## [TASK 1]
In the text on the early history of Nakhon Si Thammarat, why is the origin of the Wat Maheyong inscription disputed? Answer in one to three sentences.
## [TASK 2]
Carry on the text about the early history of Nakhon Si Thammarat from its final sentence.

## [STUDY TEXT]
□ □ □ □ □

Nakhon Si Thammarat is one of the oldest cities in Thailand.

===Early settlement===
The Wat Maheyong inscription (K. 407) is said to come from Nakhon Si Thammarat. It is in Sanskrit and datable to about the seventh or eighth century, and is probably the earliest evidence in Thailand for Brahmins and Buddhists taking part in the same ritual. Its provenance is disputed. Lucien Fournereau reported the stone from a Wat Mahyeng at Nagara Jaya Çrī, which he placed in what is now Nakhon Pathom province. Earlier material has been recorded on the hills of the province. A miniature gold shivalinga of the 6th or 7th century comes from Khao Phli Mueang in Sichon district. Phanuwat Ueasaman links it by a land route of 103 km to the Khao Chong Khoi rock inscription, the two together being read as early Shaiva Pashupata practice on the authority of Amara Srisuchat. Locally made fine-grain pots from Khao Kha carry a motif shared with pottery from Khao Si Wichai and from Yarang. He takes this as a link between the upper and lower peninsula in the late 6th and 7th centuries.

The earliest settlement in the vicinity of the city was Tha Rua, about ten kilometers south of the modern city, where ceramics from the Song dynasty were found dated to the twelfth century.

□ □ □ □ □

Dataset excerpts:
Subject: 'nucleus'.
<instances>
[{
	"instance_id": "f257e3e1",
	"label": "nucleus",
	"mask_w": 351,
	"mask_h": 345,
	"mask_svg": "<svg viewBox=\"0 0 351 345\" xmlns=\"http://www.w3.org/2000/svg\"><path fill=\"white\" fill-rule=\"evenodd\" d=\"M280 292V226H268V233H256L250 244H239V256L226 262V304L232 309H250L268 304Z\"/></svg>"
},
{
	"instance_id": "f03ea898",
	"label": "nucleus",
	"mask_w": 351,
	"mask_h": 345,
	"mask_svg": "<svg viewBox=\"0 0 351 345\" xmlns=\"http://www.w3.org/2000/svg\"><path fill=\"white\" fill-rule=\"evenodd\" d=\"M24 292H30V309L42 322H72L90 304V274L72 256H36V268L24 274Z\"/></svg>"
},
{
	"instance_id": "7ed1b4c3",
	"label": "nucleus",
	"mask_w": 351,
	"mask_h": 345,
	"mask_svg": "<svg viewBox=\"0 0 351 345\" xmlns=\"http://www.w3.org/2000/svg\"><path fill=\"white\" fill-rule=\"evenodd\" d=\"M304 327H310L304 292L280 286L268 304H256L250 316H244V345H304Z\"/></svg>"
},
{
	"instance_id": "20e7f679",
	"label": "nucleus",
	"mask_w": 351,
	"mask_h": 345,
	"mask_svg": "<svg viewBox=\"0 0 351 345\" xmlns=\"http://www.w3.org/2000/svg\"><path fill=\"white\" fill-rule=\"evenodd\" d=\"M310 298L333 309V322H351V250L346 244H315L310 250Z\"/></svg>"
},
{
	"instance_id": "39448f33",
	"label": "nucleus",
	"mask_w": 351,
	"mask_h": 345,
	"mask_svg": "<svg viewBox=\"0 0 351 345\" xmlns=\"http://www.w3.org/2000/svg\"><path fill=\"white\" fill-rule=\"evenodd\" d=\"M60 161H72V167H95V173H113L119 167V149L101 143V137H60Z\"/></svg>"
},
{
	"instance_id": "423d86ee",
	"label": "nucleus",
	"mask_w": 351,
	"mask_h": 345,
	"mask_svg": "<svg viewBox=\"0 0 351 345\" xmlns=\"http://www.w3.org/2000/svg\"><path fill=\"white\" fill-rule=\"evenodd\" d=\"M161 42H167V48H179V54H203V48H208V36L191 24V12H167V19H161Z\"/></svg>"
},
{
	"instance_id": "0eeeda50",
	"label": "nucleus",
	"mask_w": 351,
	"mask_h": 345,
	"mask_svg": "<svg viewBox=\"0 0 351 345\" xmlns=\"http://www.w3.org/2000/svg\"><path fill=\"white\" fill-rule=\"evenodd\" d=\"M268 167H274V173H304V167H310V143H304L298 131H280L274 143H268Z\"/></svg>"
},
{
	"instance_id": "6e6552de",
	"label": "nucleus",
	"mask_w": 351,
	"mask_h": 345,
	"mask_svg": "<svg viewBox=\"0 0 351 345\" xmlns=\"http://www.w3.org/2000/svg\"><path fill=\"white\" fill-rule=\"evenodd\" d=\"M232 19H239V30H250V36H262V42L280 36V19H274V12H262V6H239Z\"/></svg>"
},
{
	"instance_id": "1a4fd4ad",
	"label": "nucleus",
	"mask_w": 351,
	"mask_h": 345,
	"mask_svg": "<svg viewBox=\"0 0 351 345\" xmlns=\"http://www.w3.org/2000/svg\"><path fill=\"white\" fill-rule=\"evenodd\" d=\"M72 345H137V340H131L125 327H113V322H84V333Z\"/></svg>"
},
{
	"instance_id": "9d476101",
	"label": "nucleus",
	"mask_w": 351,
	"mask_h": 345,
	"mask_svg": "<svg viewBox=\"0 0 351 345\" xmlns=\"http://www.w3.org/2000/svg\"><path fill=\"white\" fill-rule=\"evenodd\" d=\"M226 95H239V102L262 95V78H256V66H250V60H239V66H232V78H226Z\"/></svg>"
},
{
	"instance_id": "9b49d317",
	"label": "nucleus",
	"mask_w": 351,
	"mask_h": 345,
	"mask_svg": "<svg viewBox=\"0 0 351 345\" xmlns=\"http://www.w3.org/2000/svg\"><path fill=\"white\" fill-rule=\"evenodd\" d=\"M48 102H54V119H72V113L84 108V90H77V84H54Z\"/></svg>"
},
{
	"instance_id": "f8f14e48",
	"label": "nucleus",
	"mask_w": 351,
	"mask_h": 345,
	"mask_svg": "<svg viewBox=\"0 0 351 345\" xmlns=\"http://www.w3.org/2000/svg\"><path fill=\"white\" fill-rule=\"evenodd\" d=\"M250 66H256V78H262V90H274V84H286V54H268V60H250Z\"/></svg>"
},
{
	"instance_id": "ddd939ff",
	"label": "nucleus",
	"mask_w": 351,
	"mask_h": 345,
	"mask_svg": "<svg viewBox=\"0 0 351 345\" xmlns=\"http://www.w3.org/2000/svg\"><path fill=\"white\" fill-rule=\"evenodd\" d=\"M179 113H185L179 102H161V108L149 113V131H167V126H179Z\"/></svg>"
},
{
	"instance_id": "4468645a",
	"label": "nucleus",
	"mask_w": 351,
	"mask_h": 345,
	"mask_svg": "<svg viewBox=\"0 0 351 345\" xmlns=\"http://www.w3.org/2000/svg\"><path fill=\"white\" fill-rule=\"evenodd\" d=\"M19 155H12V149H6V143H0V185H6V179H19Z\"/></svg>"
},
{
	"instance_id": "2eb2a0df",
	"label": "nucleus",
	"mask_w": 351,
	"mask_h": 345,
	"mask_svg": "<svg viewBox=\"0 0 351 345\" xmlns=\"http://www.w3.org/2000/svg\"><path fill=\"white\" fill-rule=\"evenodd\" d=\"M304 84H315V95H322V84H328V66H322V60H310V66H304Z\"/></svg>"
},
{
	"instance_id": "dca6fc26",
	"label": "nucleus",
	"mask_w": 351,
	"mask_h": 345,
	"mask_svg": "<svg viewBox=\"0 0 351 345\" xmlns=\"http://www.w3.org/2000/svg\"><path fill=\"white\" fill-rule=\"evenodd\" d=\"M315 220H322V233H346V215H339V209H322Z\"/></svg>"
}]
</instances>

□ □ □ □ □

## [REPLY 1]
The inscription is said to come from Nakhon Si Thammarat. However, Lucien Fournereau reported the stone from a Wat Mahyeng at Nagara Jaya Çrī, which he placed in what is now Nakhon Pathom province.

## [REPLY 2]
In ancient times Nakhon Si Thammarat was under the rule of Srivijaya. Its king is said to have established a foothold on the Malay Peninsula at Ligor by 775, and to have built there a sanctuary dedicated to the Buddha and to the bodhisattvas Padmapani and Vajrapani. The stela that records the foundation, the Ligor inscription, is attributed either to Nakhon Si Thammarat or to Chaiya in Surat Thani province, and which of the two is unsettled. Its face A was issued by a Śrīvijayan king in 775, and a Śailendra king left a record on face B of the same stone, most likely somewhat later. Arlo Griffiths reads the stela as implying some presence of representatives of archipelago polities that far north.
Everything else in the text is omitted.